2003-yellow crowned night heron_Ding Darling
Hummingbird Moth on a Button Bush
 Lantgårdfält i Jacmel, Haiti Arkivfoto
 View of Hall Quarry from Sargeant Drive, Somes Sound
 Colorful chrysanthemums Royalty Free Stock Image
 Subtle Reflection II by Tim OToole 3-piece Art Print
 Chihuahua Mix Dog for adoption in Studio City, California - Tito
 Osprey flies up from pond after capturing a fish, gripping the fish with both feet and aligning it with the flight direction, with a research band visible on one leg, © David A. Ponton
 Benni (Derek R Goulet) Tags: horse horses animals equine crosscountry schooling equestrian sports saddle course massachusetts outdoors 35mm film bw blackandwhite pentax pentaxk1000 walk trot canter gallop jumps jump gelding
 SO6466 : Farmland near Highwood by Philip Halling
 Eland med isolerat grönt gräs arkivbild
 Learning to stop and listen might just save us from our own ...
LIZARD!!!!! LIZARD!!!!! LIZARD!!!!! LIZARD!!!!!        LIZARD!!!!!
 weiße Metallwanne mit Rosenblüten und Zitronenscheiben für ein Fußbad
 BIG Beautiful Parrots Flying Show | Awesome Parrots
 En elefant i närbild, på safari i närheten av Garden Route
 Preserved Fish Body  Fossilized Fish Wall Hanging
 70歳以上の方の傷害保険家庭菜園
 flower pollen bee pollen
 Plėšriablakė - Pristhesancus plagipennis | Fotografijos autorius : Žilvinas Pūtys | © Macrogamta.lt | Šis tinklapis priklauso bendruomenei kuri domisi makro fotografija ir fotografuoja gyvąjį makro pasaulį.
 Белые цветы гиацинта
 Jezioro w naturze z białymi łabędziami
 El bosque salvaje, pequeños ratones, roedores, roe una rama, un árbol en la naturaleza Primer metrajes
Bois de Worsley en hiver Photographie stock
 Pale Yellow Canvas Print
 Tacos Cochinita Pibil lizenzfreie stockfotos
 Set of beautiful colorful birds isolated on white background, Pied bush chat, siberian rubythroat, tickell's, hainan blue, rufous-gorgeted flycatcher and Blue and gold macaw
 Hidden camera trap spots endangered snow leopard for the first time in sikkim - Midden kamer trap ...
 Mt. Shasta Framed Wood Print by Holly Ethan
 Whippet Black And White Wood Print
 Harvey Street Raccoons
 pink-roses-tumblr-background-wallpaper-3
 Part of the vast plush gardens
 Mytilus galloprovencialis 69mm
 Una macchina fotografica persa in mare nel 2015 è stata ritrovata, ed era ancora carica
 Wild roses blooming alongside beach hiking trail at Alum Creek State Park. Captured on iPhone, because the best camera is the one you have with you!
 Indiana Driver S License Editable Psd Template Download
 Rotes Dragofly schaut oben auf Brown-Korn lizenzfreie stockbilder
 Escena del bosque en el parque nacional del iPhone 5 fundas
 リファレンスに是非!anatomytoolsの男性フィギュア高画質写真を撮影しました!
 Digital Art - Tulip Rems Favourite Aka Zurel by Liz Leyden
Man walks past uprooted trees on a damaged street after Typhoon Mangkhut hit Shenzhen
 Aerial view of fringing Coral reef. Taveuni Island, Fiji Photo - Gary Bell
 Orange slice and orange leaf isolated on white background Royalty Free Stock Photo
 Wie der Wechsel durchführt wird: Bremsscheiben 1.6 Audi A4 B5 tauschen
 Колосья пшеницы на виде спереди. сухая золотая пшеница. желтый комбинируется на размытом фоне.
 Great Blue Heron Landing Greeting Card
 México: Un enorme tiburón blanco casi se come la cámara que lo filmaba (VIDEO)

——

What is expected
Beginning with the line above that contains "Tacos Cochinita Pibil lizenzfreie stockfotos", copy each line exactly up to and including the line that contains "Mt. Shasta Framed Wood Print by Holly Ethan", and go no further.

Response to this exercise
 Tacos Cochinita Pibil lizenzfreie stockfotos
 Set of beautiful colorful birds isolated on white background, Pied bush chat, siberian rubythroat, tickell's, hainan blue, rufous-gorgeted flycatcher and Blue and gold macaw
 Hidden camera trap spots endangered snow leopard for the first time in sikkim - Midden kamer trap ...
 Mt. Shasta Framed Wood Print by Holly Ethan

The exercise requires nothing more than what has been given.